> [COSA FARE]:
**A)** Ripeti fedelmente la parte del brano sulla cavalleria medievale a partire da «Lo scontro fra» e proseguendo fino a «nelle fonti vescovili.».
**B)** Scrivi il seguito del brano sulla cavalleria medievale, riprendendo subito dopo la sua ultima frase.

> [ESTRATTO DEL TESTO]:
Sotto il profilo propriamente militare, ormai la critica ha abbandonato le sponde sia dell’evoluzionismo, sia del determinismo. Nessuno crede più alla tesi d’una cavalleria nata «naturalmente» nel corso dell’VIII secolo, dal bisogno di contrastare le rapide incursioni degli Arabi di Spagna; e quasi nessuno si ostina più a sostenere che essa sia il necessario prodotto dell’invenzione di un oggetto, la staffa, che avrebbe consentito una maggiore stabilità in sella e quindi lo sviluppo dell’attacco a fondo del cavaliere lanciato al galoppo e il cui urto possente con la lancia tenuta stretta sotto l’ascella avrebbe travolto qualunque ostacolo. La nostra attenzione è semmai volta, oggi, a cogliere il crescente prestigio del combattente a cavallo attraverso la considerazione del permanere di un complesso sacrale connesso con quell’animale nelle culture delle steppe; e ad approfondire il legame tra i costi sempre più alti della guerra e dell’equipaggiamento militare (cavallo stesso, armi di ferro, giaccone imbottito e rinforzato detto bruina) da una parte, e il definirsi della gerarchia delle dipendenze vassallatiche e al tempo stesso il dilatarsi della distanza socio-economica e socio-giuridica tra armati e inermi dall’altra.
Lo scontro fra i grandi detentori di signorie bannali, ciascuno dotato di seguaci armati, diviene il dato caratteristico della vita del X-XI secolo, cioè del lungo periodo corrispondente al polverizzarsi dei pubblici poteri e alla cosiddetta «anarchia feudale». È questo il tempo nel quale gli armati sono anzitutto tyranni, praedones; e le loro violenze nei confronti degli indifesi e in genere di tutti quelli che la Chiesa definisce pauperes (i chierici stessi, le vedove, gli orfani, in genere gli incapaci di difendersi e gli sprovvisti di qualunque forma di tutela) sono sempre più spesso denunziate, specie nelle fonti vescovili.

> [DATI DI PARTENZA]:

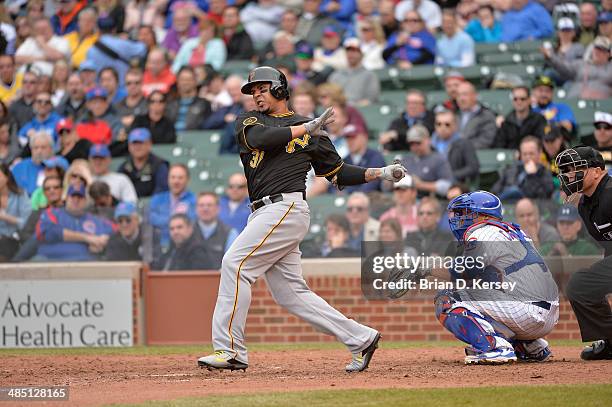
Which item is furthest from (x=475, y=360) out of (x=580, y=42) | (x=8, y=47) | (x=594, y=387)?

> [RISPOSTE ALLE CONSEGNE]:
**A)**
Lo scontro fra i grandi detentori di signorie bannali, ciascuno dotato di seguaci armati, diviene il dato caratteristico della vita del X-XI secolo, cioè del lungo periodo corrispondente al polverizzarsi dei pubblici poteri e alla cosiddetta «anarchia feudale». È questo il tempo nel quale gli armati sono anzitutto tyranni, praedones; e le loro violenze nei confronti degli indifesi e in genere di tutti quelli che la Chiesa definisce pauperes (i chierici stessi, le vedove, gli orfani, in genere gli incapaci di difendersi e gli sprovvisti di qualunque forma di tutela) sono sempre più spesso denunziate, specie nelle fonti vescovili.

**B)**
Furono appunto i capi di certe diocesi, ben presto affiancati da aristocratici e da milites che essi erano riusciti a convertire al loro programma e da laici di condizione anche subalterna preoccupati per l’endemicità di uno stato di violenza che impediva il decollo o la ripresa dei traffici e della vita economica, ad avviare tra la fine del X e i primi dell’XI secolo il movimento della pax e della tregua Dei: santuari, ospizi, mercati, guadi, strade, furono posti sotto una speciale tutela (la pax, appunto) sulla base della quale chiunque commettesse in quei luoghi atti di violenza era passibile di scomunica; lo stesso provvedimento fu varato a tutela di tutte quelle categorie di persone che per la loro debolezza venivano considerate pauperes (una parola dal senso tutt’altro che esclusivamente economico); e si giunse infine a stabilire che gli atti di guerra, già proibiti dalla pax in certi luoghi e nei confronti di certe categorie, erano altresì vietati in precisi giorni della settimana. Se l’uccidere era sempre e comunque peccato mortale, la tregua Dei faceva sì che il commettere assassinio tra il pomeriggio del giovedì e quello della domenica comportasse addirittura la scomunica. In questo modo, pur senza proibire tout court la guerra (un provvedimento che sarebbe stato impensabile, in una società egemonizzata da guerrieri), la si limitava il più possibile piegandola alle esigenze della generale ripresa della vita sociale ed economica e a quelle della riforma della Chiesa che appunto in quei medesimi anni si andava attuando nel contesto di un vasto movimento avviato dalla congregazione monastica facente capo all’abbazia di Cluny in Borgogna; riforma che puntava alla cosiddetta libertas Ecclesiae, cioè all’eliminazione delle pesanti ipoteche poste da parte dei poteri laici sulle istituzioni ecclesiastiche.
D’altra parte il programma del movimento di pax e tregua Dei, che si sviluppava attraverso una serie di concilii locali ai quali partecipavano, regione per regione, il clero ma anche i laici dell’area interessata, non avrebbe avuto la possibilità di espandersi e di affermarsi (al pari del resto di quanto accadeva ad esempio in Italia con i movimenti che anche a mano armata appoggiavano il programm...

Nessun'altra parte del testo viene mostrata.